**Stored data**
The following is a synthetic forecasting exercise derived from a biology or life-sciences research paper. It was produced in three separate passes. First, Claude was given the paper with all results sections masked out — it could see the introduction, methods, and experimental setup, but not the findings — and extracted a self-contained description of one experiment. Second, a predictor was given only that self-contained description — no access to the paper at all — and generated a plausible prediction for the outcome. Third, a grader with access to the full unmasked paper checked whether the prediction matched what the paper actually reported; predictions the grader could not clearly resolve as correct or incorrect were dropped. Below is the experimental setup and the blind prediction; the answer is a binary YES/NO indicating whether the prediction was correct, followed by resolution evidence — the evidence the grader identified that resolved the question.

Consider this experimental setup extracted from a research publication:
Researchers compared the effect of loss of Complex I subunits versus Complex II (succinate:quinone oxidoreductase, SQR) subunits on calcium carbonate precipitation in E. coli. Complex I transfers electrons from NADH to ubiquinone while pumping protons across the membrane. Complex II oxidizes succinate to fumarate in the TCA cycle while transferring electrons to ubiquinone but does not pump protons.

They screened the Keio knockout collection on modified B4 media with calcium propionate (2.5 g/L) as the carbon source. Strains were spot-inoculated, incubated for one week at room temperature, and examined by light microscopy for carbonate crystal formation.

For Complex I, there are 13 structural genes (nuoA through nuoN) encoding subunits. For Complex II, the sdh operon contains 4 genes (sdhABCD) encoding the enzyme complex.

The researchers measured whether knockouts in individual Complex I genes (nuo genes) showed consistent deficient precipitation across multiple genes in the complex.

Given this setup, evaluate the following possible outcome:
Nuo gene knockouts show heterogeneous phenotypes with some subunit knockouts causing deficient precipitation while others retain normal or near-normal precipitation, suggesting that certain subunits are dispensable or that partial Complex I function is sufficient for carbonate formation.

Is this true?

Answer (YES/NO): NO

...

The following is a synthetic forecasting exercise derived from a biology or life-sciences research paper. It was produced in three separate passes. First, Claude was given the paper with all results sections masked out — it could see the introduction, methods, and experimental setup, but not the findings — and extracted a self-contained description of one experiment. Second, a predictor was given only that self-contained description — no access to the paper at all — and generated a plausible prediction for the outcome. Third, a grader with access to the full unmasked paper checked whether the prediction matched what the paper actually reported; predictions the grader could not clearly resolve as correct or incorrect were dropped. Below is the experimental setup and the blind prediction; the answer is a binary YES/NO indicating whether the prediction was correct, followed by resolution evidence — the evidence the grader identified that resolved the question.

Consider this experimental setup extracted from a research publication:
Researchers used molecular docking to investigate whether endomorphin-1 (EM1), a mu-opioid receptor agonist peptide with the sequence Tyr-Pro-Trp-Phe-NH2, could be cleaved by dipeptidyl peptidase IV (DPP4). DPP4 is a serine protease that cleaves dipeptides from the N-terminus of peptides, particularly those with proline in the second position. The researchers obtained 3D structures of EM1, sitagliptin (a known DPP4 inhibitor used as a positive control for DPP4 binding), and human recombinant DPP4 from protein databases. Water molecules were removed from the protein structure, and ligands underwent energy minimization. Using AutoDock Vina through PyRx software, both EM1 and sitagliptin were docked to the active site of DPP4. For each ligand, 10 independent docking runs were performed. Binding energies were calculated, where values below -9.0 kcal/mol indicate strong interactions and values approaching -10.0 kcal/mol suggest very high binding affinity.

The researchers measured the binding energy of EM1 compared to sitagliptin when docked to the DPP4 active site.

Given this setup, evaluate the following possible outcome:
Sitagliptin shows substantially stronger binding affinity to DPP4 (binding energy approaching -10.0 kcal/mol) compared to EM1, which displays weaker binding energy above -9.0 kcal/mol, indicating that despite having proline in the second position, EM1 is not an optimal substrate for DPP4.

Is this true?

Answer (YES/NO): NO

--

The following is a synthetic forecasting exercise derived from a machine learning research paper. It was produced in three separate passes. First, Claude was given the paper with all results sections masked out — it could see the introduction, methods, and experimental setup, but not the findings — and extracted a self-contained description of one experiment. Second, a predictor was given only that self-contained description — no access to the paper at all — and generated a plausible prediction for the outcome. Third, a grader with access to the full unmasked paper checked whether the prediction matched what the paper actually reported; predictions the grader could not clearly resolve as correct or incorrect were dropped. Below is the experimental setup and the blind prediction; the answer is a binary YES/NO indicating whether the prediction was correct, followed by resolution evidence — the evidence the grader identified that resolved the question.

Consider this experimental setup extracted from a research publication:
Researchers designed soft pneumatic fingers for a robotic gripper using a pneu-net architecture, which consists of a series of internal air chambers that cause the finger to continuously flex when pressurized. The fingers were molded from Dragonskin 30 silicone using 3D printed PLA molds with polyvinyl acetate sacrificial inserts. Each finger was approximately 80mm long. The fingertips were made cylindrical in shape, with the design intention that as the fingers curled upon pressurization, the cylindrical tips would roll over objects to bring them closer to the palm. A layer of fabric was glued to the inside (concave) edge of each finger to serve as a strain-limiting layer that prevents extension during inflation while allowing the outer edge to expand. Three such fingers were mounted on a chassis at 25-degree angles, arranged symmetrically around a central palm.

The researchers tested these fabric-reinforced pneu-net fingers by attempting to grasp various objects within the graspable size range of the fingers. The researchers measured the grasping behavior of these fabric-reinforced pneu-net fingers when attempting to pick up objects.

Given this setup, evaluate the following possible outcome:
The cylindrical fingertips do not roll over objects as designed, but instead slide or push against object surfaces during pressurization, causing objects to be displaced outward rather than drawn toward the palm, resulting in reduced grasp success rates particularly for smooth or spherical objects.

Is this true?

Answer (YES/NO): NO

**Instructions to follow**
In how many lines of the records does the word "deficient" occur? Reply with the number only.

**Output for this exercise**
2